Gil stole a few steps into the darkness until he could make out the planes and angles of her face.

"Catherine, my leg was just chewed off by a rabid wildebeest." She nodded again and he thought he caught a soft "mmhmm" floating his way as well.

He touched her shoulder lightly and she jerked in surprise, banging her knees on the underside of the lab bench. Her large, startled eyes pinned him to the floor, the hand still on her shoulder.

She reached up to lightly touch him, as if to reassure herself. "Gil, my God, you scared me."

He jerked his head toward the open door. "I knocked. And I had a whole conversation with you on my way over here."

"Really? Was I good?" That crooked smile made his stomach and lower back knot together.

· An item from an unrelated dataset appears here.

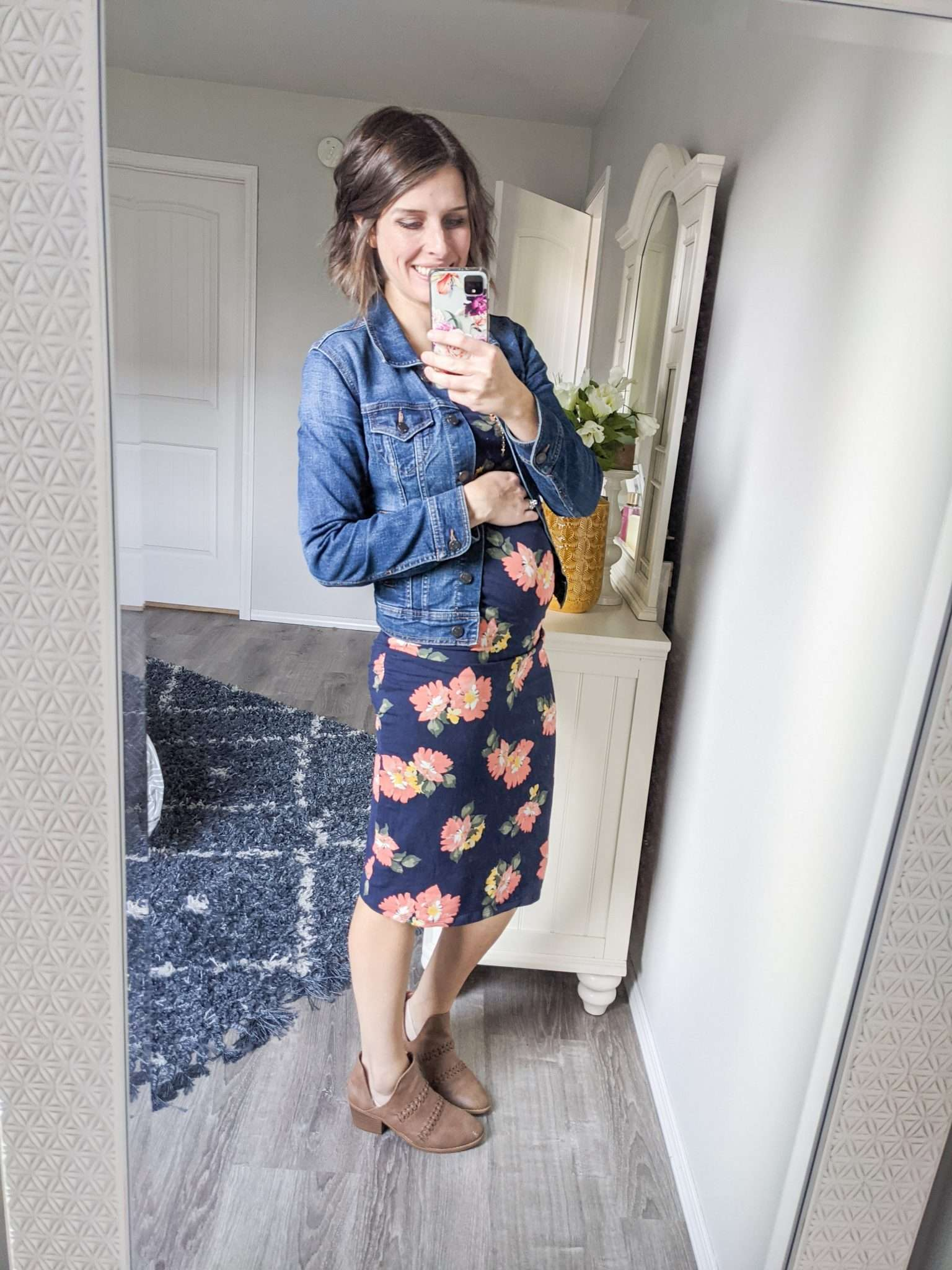 How to Put Together Complete Outfits from Your Maternity Capsule Wardrobe - What to wear when pregnant - What kind of clothes to wear during pregnancy (18)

"The best." In spite of himself, he smiled back. "So are you going to?"

"Going to what?"

"Going to go home, like I told you to."

"Mmm. In a minute. I wanted to finish this first." Bone slices lay neatly scattered on the benchtop and one was mounted on the scope.

He was drawn in by her curiosity and by the challenge of the puzzle. He had long ago given up trying to pretend otherwise. "May I?"

"Be my guest." She pushed her stool back slightly so he could lean over her to stare down through the scope. The field swam and steadied as he adjusted the focus to compensate for his particular visual quirks. It was a fragment of long bone, neatly sectioned off for viewing and he studied it carefully, slowly noticing the irregularities that had Catherine so intrigued.

"This from the bag boy?" Some hikers had found a black plastic garbage bag earlier that morning. They hadn't recognized the stench until it was too late.

"Yeah. Humpty Dumpty was a Dumptyette, though." The body had come neatly sectioned, and Gil had passed the case off, telling Catherine she'd won it because of her penchant for puzzles--putting things back together again, he'd said.

"Interesting." He stood up, feeling every hour of his shift in the straightening of his back. She was studying him appraisingly, as if he, too, had been neatly sectioned off to be investigated.

"That's what I thought. There was some goo on one of the sections, too."

"Goo? Are you sure it wasn't part of The Blob?"

Her eyes crinkled around the corners. "Greenish unidentified matter. Goo. Greg said he'd have the mass spec on it for me sometime tomorrow. Maybe it'll give me a clue as to what made those striations."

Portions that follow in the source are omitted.